A parser is used to translate wikitext to HTML for viewing. Since there are a bunch of parser projects for MediaWiki’s markup, I’ll go benchmark some of them to see how fast they run.
|MediaWiki 1.18.0||PHP||Parser from the production MediaWiki, templates disabled.|
|PHP5 Wiki Parser||PHP||A series of regular expression matches to replace various elements of wikitext.|
|xWiki renderer||Java||Uses JavaCC parser generator. Used in xWiki|
|MyLyn WikiText||Java||Used in MyLyn|
|Sweble||Java||JFlex-generated lexer and Rats!-generated parser|
|Kiwi||C||Uses leg-generated parser. Used on aboutus.org.|
|flexbisonparse||C||flex-generated lexer and bison-generated parser|
Although this was intended to be a comparison between programming/scripting languages, the data isn’t really valid for this purpose. The algorithms between parsers, the subset of the language syntax it supports, and the correctness of the output varies between the parsers. Draw your own conclusions…

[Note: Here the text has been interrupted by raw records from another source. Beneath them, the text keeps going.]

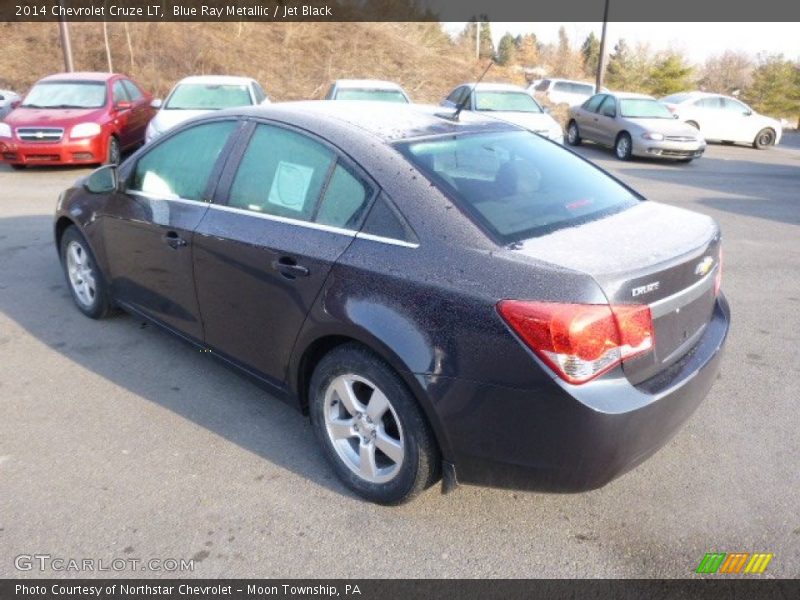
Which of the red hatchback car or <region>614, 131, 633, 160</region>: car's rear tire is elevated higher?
the red hatchback car

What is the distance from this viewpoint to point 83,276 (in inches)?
185

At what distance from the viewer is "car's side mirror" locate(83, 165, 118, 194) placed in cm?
415

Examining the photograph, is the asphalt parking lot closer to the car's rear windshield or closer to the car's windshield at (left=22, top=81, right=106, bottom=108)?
the car's rear windshield

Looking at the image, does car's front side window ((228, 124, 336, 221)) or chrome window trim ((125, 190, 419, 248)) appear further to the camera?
car's front side window ((228, 124, 336, 221))

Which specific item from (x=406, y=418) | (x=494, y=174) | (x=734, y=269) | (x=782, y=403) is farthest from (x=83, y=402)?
(x=734, y=269)

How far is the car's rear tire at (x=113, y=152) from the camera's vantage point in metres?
11.0

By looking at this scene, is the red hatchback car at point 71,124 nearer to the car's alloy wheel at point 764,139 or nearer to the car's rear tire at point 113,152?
the car's rear tire at point 113,152

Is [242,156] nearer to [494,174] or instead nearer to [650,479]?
[494,174]

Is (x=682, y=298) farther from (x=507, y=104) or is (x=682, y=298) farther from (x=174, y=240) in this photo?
(x=507, y=104)

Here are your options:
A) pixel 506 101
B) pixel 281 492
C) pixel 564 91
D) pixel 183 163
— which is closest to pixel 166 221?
pixel 183 163

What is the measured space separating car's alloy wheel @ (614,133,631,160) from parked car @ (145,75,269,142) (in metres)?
7.91

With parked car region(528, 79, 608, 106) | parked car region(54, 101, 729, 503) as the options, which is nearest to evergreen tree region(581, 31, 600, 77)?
parked car region(528, 79, 608, 106)

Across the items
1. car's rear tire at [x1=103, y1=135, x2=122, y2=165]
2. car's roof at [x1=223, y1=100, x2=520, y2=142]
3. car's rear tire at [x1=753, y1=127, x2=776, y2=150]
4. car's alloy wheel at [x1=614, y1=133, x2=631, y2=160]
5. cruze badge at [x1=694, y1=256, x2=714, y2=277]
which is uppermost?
car's roof at [x1=223, y1=100, x2=520, y2=142]

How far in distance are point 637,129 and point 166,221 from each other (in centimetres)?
1265
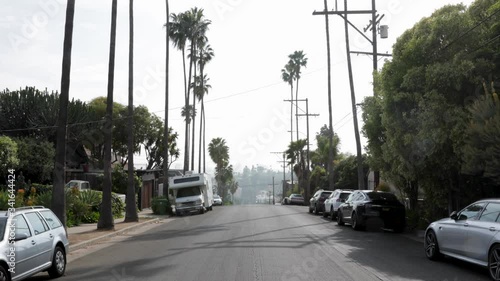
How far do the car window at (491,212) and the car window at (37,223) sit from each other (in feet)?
28.5

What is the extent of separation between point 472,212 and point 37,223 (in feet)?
29.1

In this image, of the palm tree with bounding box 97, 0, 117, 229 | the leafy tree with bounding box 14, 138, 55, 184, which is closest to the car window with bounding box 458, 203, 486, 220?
the palm tree with bounding box 97, 0, 117, 229

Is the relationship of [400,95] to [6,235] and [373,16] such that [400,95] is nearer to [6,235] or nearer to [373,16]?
[373,16]

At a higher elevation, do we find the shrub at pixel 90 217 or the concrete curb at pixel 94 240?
the shrub at pixel 90 217

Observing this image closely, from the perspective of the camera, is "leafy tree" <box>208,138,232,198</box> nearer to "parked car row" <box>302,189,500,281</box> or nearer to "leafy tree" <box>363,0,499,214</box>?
"leafy tree" <box>363,0,499,214</box>

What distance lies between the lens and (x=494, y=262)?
9656 mm

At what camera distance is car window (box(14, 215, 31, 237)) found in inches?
368

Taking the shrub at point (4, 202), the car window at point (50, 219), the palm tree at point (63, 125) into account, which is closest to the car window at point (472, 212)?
the car window at point (50, 219)

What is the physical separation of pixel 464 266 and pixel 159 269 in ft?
21.6

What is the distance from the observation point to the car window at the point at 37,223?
32.7ft

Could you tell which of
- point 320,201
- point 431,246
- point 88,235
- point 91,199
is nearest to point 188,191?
point 320,201

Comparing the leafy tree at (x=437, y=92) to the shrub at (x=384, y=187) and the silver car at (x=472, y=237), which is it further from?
the shrub at (x=384, y=187)

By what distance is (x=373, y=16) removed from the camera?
28.6 meters

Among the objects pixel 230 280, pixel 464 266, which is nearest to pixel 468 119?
pixel 464 266
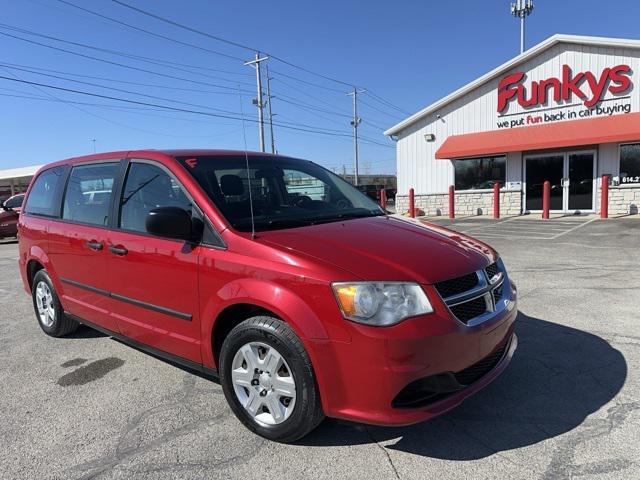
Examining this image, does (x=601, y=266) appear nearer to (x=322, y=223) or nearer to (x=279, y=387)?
(x=322, y=223)

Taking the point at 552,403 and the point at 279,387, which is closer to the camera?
the point at 279,387

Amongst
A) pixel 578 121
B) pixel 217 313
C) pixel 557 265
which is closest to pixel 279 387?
pixel 217 313

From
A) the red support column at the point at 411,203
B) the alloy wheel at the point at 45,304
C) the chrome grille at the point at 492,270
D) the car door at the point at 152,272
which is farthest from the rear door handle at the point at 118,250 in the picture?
the red support column at the point at 411,203

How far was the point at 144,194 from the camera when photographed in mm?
3770

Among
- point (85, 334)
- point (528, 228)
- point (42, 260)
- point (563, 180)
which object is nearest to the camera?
point (42, 260)

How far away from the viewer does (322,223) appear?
11.3 ft

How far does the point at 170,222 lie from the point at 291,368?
1.17m

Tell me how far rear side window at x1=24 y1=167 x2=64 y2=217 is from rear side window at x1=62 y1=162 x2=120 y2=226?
236 millimetres

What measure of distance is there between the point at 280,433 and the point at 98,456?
106 cm

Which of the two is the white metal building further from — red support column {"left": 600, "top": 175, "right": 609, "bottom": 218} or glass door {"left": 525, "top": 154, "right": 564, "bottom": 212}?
red support column {"left": 600, "top": 175, "right": 609, "bottom": 218}

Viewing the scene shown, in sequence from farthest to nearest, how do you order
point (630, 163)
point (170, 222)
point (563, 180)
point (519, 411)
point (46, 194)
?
point (563, 180)
point (630, 163)
point (46, 194)
point (519, 411)
point (170, 222)

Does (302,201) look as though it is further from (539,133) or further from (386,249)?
(539,133)

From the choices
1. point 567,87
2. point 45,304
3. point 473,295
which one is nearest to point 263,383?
point 473,295

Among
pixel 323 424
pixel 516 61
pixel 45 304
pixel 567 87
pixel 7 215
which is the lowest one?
pixel 323 424
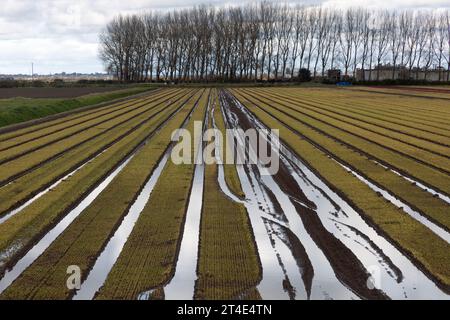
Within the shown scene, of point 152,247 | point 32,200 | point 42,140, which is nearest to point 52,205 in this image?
point 32,200

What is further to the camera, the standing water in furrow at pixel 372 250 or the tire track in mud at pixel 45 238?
the tire track in mud at pixel 45 238

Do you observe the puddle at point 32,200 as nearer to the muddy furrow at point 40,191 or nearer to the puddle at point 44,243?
the muddy furrow at point 40,191

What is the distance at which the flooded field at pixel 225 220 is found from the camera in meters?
6.05

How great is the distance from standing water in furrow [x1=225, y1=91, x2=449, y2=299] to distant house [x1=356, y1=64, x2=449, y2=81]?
87751 mm

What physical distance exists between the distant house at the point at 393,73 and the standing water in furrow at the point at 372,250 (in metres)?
87.8

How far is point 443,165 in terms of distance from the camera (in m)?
13.2

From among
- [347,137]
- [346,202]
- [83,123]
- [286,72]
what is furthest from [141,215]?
[286,72]

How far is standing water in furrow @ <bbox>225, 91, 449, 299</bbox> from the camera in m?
5.95

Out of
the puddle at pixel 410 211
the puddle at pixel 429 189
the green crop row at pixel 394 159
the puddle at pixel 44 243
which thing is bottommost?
the puddle at pixel 44 243

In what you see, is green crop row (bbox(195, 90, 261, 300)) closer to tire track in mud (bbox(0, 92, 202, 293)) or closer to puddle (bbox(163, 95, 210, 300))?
puddle (bbox(163, 95, 210, 300))

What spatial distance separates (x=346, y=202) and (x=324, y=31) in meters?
98.9

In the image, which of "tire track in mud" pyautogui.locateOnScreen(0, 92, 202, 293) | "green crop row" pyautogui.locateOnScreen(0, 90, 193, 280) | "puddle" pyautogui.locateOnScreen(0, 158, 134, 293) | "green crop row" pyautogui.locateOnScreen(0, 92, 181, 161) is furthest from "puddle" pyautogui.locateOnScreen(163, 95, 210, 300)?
"green crop row" pyautogui.locateOnScreen(0, 92, 181, 161)

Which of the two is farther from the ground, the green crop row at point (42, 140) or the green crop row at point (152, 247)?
the green crop row at point (42, 140)

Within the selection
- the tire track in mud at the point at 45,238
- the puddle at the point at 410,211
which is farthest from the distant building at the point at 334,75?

I just chose a bunch of mostly-random documents (using Special:Random) that exercised various features of the language (short/long documents, tables, images).
- Agasanahalli (Dharwad) (1,587 bytes, a short article)
- Predicted outcome value theory (11,331 bytes, mainly text)
- Eurosong ’06 (12,186 bytes, lots of tables)
- Automobile (49,471 bytes)
- Mediawiki (80,149 bytes)
- List of tallest buildings in New York City (81,648 bytes, more tables with images)
- Nuclear program of Iran (292,201 bytes, a long article)
- The Young and the Restless minor characters (386,012 bytes, a long article)
It’s not surprising that MediaWiki’s parser is the slowest of the bunch. It’s written in a scripting language (PHP), is the most feature-complete, and doesn’t use fancy parsing algorithms. PHP5 Wiki Parser is probably faster because it processes only a small subset of the syntax. As far as I know, a few of the others are in production use: xWiki (parser in xWiki), WikiText (MyLyn), and Kiwi (parser used on aboutus.org). Flexbisonparse stands out as being particularly fast (113x!), and it would be interesting to see whether it can robustly support a sufficient subset of the MediaWiki syntax in production without giving up all its speed. Flex and Bison are both around 25 years old, yet they’re both still alive and well.
Here are some normalized runtimes broken down by document. The objective is to show whether certain parsers have particular strengths for particular document types. The data are normalized to the parsers’ geomean runtime so the geomean for each parser is 1. The data are also normalized by document so that the geomean for each document is also 1. The relative runtimes appear quite random: none of the parsers seem to scale particularly well or poorly with document length.